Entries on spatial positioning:
+ + + +
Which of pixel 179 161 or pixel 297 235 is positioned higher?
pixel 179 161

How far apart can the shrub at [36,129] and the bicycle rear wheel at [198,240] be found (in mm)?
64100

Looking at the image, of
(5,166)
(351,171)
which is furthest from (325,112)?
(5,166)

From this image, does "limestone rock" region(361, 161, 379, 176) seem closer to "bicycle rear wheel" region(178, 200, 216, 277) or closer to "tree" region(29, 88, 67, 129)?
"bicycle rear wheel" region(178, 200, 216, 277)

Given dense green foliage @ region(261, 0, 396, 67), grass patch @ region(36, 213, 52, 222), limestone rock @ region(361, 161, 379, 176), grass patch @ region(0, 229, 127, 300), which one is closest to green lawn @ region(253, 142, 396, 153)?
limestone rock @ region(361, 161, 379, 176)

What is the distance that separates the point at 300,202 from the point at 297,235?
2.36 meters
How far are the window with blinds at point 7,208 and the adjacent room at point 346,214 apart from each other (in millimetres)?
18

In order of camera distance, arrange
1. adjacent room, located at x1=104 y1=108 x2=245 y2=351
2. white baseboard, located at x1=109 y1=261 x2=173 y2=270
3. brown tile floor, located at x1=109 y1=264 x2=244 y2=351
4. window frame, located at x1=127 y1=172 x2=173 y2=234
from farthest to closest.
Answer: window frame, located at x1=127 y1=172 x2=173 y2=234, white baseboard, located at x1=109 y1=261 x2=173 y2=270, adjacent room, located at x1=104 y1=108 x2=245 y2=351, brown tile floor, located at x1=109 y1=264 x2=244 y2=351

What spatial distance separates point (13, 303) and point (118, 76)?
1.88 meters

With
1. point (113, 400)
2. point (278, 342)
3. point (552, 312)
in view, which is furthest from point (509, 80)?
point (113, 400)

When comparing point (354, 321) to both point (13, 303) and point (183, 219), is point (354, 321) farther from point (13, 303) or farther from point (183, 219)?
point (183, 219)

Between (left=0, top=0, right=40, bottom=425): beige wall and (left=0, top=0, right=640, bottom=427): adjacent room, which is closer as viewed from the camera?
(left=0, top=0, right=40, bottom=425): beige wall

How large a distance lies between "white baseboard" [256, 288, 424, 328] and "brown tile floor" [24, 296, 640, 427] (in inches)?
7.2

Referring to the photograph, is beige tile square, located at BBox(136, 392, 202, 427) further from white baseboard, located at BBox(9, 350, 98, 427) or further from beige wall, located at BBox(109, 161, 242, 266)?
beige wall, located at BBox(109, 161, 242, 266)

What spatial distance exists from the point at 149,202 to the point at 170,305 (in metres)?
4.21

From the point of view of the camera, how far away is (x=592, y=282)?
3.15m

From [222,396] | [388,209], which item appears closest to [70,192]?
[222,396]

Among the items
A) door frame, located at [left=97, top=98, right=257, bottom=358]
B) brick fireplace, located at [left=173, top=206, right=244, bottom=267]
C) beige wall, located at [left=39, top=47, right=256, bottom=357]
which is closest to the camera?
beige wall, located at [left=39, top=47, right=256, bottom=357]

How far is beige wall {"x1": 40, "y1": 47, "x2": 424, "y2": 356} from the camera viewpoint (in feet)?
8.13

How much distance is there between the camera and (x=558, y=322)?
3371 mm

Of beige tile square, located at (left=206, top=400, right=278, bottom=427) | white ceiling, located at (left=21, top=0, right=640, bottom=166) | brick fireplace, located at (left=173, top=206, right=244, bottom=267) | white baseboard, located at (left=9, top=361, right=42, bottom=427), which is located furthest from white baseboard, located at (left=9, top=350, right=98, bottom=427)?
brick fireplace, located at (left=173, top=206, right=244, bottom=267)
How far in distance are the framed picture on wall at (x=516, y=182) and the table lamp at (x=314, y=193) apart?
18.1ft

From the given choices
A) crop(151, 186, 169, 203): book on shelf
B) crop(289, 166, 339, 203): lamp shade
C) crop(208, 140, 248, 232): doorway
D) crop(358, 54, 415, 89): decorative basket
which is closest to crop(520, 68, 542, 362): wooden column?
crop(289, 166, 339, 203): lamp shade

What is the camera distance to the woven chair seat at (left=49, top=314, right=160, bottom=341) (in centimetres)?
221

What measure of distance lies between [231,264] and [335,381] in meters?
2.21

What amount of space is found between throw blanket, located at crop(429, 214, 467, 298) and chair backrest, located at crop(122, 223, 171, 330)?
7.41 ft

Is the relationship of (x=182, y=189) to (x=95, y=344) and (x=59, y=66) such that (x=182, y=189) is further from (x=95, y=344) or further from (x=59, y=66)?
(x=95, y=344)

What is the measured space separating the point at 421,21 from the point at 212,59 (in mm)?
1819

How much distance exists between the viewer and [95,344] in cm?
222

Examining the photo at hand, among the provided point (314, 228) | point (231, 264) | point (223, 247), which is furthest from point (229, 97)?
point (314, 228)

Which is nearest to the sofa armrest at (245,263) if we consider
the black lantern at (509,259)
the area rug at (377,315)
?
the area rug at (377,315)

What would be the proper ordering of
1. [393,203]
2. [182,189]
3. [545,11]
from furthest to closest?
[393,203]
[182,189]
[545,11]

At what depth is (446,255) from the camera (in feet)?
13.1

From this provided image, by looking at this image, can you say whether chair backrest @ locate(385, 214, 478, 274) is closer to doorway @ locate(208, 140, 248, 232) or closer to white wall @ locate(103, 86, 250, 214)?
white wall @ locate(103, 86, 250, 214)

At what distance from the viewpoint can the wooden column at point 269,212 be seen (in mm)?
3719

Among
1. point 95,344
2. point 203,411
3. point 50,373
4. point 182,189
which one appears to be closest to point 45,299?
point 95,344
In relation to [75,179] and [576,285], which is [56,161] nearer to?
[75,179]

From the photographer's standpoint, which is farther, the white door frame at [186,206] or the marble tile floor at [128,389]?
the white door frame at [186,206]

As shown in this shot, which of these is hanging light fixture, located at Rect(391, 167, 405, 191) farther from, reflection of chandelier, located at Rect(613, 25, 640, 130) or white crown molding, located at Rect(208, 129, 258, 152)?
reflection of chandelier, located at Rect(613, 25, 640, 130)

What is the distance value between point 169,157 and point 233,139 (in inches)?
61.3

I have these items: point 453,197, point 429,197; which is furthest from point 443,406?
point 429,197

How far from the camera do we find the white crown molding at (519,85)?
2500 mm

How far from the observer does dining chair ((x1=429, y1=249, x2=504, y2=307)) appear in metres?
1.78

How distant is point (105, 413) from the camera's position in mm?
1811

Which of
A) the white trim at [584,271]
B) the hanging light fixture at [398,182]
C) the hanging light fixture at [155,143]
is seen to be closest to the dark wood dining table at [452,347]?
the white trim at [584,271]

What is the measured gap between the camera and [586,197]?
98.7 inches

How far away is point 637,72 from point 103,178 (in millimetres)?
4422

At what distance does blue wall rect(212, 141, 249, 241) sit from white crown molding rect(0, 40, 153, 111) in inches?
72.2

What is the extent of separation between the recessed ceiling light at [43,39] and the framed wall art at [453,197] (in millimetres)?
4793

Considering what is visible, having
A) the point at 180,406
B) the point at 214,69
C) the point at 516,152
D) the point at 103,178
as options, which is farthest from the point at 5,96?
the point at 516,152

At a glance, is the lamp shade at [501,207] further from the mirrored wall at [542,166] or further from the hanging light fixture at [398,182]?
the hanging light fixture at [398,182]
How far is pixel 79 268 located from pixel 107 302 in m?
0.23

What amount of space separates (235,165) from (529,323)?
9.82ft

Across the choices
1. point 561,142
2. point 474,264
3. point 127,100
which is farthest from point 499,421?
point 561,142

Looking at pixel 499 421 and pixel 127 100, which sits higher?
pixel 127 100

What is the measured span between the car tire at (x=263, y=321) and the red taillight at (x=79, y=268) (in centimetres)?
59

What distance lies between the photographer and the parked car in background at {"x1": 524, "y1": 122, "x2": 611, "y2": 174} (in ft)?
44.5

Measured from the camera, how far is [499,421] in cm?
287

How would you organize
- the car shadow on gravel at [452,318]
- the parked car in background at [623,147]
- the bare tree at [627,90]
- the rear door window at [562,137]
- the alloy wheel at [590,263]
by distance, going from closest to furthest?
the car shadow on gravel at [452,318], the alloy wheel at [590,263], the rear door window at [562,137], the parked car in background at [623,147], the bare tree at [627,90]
+ + + +
Written exercise:
Only the lines from the one holding "What is the extent" through the end of the listing should be given again, exactly and with both ends included.

Exercise response:
What is the extent of separation between the recessed ceiling light at [43,39] and the framed wall art at [453,197] (in millimetres)?
4793

Considering what is visible, having
A) the point at 180,406
B) the point at 214,69
C) the point at 516,152
D) the point at 103,178
as options, which is farthest from the point at 5,96?
the point at 516,152

At a glance, is the lamp shade at [501,207] further from the mirrored wall at [542,166] or further from the hanging light fixture at [398,182]?
the hanging light fixture at [398,182]
How far is pixel 79 268 located from pixel 107 302 in m?
0.23

What amount of space separates (235,165) from (529,323)?
9.82ft

Across the choices
1. point 561,142
2. point 474,264
3. point 127,100
which is farthest from point 499,421?
point 561,142

Looking at pixel 499 421 and pixel 127 100, which sits higher?
pixel 127 100

What is the measured span between the car tire at (x=263, y=321) and the red taillight at (x=79, y=268) (in centimetres)?
59

What distance lies between the photographer and the parked car in background at {"x1": 524, "y1": 122, "x2": 611, "y2": 174} (in ft)?
44.5

Measured from the camera, how far is [499,421] in cm?
287

How would you organize
- the car shadow on gravel at [452,318]
- the parked car in background at [623,147]
- the bare tree at [627,90]
- the rear door window at [562,137]
- the alloy wheel at [590,263]
by distance, going from closest to furthest?
the car shadow on gravel at [452,318], the alloy wheel at [590,263], the rear door window at [562,137], the parked car in background at [623,147], the bare tree at [627,90]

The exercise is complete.